April 9: Never Forget

Today is an important day in the history of Norway, as it marks the 70th anniversary of an event that would have a major impact on Norway’s national identity as a country that believed in freedom and independence above all else.

On April 9, 1940 Nazi Germany launched Operation Weserübung, the full invasion of Norway. By the end of the day, citizens of Norway would see German warships in the fjords leading to Oslo and hear the voice of Vidkun Quisling making the first-ever radio-effected coup d'etat. In memorial coverage of the invasion, Aftenposten recently wrote that, “Norway was woefully unprepared for the attack by the forces of Adolf Hitler. Norway had been neutral during World War I but reports of its horrors gave rise to widespread pacifism in Norway that extended through the 1930s. By the time Hitler’s aggression was finally recognized, it was too late to build up a military defense.”

It was a dark day for Norwegians to be sure.

But today, 70 years later, the event is memorialized in places like Oscarborg fortress and elsewhere throughout Norway. Many Norwegians are participating in some form of ceremony today, in remembrance of the events that kicked off Norway’s now famous resistance movement which led to the eventual reclaiming of their homeland. Additionally, Norway’s state archives, the Riksarkivet marked the anniversary by releasing thousands of pages of war documents, which reveal new details about the resistance effort, the deportation of Norwegian Jews and plans by Vidkun Quisling to set up a Norwegian Aryan colony in the former Soviet Union.

Events like this should never be forgotten, if for no other reason than to prevent them from happening again. That said, I’d like everyone reading this today to join Norwegians around the world in taking a moment to pause in reflection of the horrors of what happened in 1940, and during the war years that followed.

Sons of Norway members in New York in 1940, drawing up papers for a formal protest of Germany's invasion of Norway.

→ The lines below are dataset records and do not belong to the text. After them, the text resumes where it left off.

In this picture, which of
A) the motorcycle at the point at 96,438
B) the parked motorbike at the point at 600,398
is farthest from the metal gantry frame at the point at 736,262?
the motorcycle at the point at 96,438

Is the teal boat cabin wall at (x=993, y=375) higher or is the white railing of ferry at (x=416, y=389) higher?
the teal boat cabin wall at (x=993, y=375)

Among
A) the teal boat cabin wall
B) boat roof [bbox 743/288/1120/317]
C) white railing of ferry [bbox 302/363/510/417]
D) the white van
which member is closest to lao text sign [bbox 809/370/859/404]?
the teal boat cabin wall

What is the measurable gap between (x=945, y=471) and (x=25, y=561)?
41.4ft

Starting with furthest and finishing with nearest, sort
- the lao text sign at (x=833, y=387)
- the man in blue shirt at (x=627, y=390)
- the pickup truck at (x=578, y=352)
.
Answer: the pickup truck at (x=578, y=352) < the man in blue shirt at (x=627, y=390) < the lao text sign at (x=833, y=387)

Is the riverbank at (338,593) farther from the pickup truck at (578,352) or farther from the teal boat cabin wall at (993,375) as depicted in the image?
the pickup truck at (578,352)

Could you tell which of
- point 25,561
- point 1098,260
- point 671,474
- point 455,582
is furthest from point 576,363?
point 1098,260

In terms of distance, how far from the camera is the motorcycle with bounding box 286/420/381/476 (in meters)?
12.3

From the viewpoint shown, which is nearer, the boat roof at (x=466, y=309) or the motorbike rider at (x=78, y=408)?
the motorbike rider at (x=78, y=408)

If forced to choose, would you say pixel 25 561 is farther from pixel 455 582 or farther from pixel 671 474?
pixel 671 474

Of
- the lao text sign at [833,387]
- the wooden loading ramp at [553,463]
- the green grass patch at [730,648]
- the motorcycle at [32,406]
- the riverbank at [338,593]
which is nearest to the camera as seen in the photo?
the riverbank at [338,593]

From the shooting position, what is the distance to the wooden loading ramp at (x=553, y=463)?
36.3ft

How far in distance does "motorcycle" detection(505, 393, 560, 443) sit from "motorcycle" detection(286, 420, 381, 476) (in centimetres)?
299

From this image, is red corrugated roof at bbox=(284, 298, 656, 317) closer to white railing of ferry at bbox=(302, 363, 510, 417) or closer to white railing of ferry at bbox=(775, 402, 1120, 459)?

If Norway circa World War II, or its resistance movement are of interest to you, I highly recommend you check out the October 2008 issue of Viking magazine, or click here to read stories from the resistance that we posted on the blog last year. There's also some great articles over at newsinenglish.no on the remembrance and the release of war documents this year.

3 comments:

丁惠蘋 said...

教育無他,愛與榜樣而已......................................................

De 4 årstidene said...

We never forget. I`m to young, but we still "remembering" this day.

You wrote earlyer about you grandparents/great-grandparents who was settlers in Baltic. I`m doing some geneology search in Baltic. My husbands great grandmother emigrated and lived in Baltic. She was from Sør-Trøndelag, a village south of Trondheim. Wonder what Surename your great grandparens had?

Good blog :-) Next will be 17.Mai?
Elvira

Ingrid bloggar said...

Hi, Greetings from a Norwegian living in Sweden. Nice to see your comitment to Norway and Norwegian History.